Management Topic: Technology for Maintaining Communication

Dear Colleagues,

Last month we started a series of tips designed to help facilitate, as well as maintain communication between managers and their team members, and amongst team members. As a continuation, we would like to introduce you to a simple communication and collaboration tool that the campus has recently introduced: Slack.

The past year and sudden changes in the way we work has caused us to rethink how we communicate and work collaboratively on matters impacting everyone from our teams to the entire campus community. We all receive dozen of emails per day and it is easy to lose track of things, miss information, or become overwhelmed. Slack is here to help.

What is Slack?

Slack for UCLA

Slack is a collaboration tool for all UCLA students and non-clinical faculty and staff. When communicating with those within your organization, Slack offers a streamlined alternative to email with a much simpler way of sharing information and content in real-time, organizing that information, and making it available to others in your organization via channels.

At the core of the app is its chat function, which is available in a desktop version, a web-based version, and a mobile application. These chats are organized into channels, which then can be referred back to or searched at any time, by anyone in your group making it easily accessible and more efficient than email. In addition, Slack emphasizes that this tool is meant to transition communication from individual-first communication to team-first communication. Channels and discussions include reactions, threading and “mentions” to ensure specific individuals are notified when something requires their attention.

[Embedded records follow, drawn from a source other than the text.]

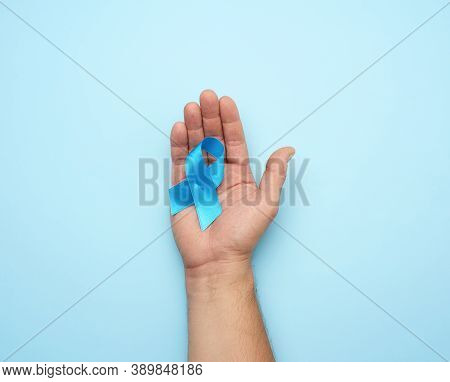 Male Hand Holds Blue Silk Ribbon In The Shape Of A Loop On A Blue Background, Symbol Of The Fight An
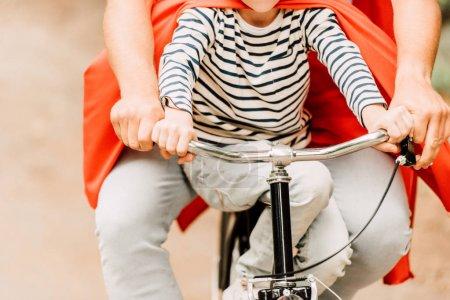 Photo pour Vue recadrée de père avec des manteaux rouges de fils sur le vélo - image libre de droit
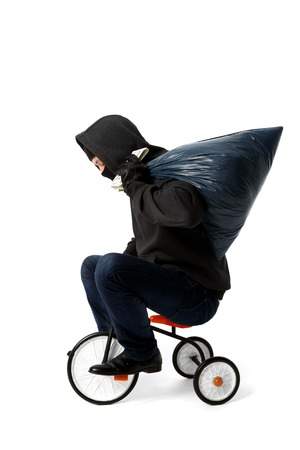 Theft goes on childrens bicycle with bag fill white background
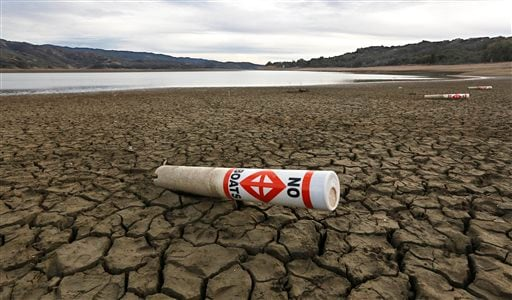 FILE - In this Feb. 4 2014 file photo, a warning buoy sits on the dry, cracked bed of Lake Mendocino near Ukiah, Calif. (AP)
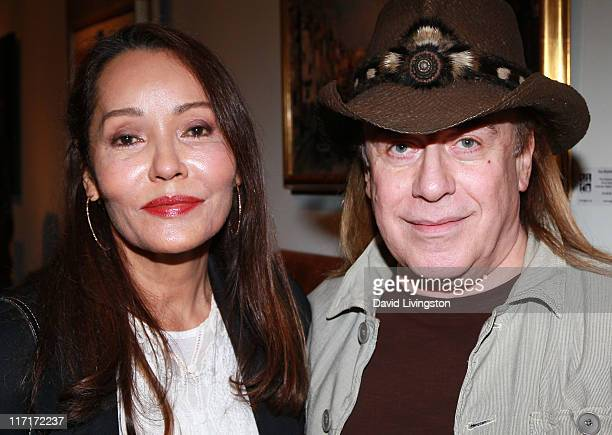 Actress/artist Barbara Carrera and hairstylist Jose Eber attend the Trigg Ison Fine Arts Gallery's new location opening on June 23 2011 in Los...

Although Slack can be utilized solely as a basic messaging system, Slack offers a wide range of advanced features, all designed to simplify and streamline your organization.

Integrations - Countless applications such as Zoom, Outlook, Google Docs, Box, and many more can be integrated so information from those platforms is easily accessible.

Availability - Slack allows you to easily change your availability throughout your day. You can set a regular availability calendar, pause your notifications for a short period of time, change your status, and several other options to set expectations for how best to collaborate with you.

Direct Messages (DMs) - Slack allows for smaller conversations, up to nine people outside of a channel.

Pinning Messages and Links to Channels - Although searching for relevant content within a channel is easy, Slack allows users to pin particularly useful information to make finding that information even easier.

Set Reminders - Slack allows you to set and send reminders to team members about an upcoming deadline, event or aging message.

When to Use Slack vs. Email and Other Considerations

Email should continue to be the primary mode of communication for all sensitive matters, when communicating with those outside your organization, or those you communicate with infrequently. Slack is recommended for brief communication, recurring topics, collaboration and when you want to ensure communication is easily searchable by others.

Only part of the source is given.